[Entries taken from a collection]
#####
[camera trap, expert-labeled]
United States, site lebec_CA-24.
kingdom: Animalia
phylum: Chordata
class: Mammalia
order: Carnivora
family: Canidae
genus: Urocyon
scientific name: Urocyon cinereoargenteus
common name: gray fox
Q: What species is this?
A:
#####
§ WORK ORDER
In the answer, each line of the data must appear exactly as written.

§ OUTPUT OF THE EXERCISE
[camera trap, expert-labeled]
United States, site lebec_CA-24.
kingdom: Animalia
phylum: Chordata
class: Mammalia
order: Carnivora
family: Canidae
genus: Urocyon
scientific name: Urocyon cinereoargenteus
common name: gray fox
Q: What species is this?
A:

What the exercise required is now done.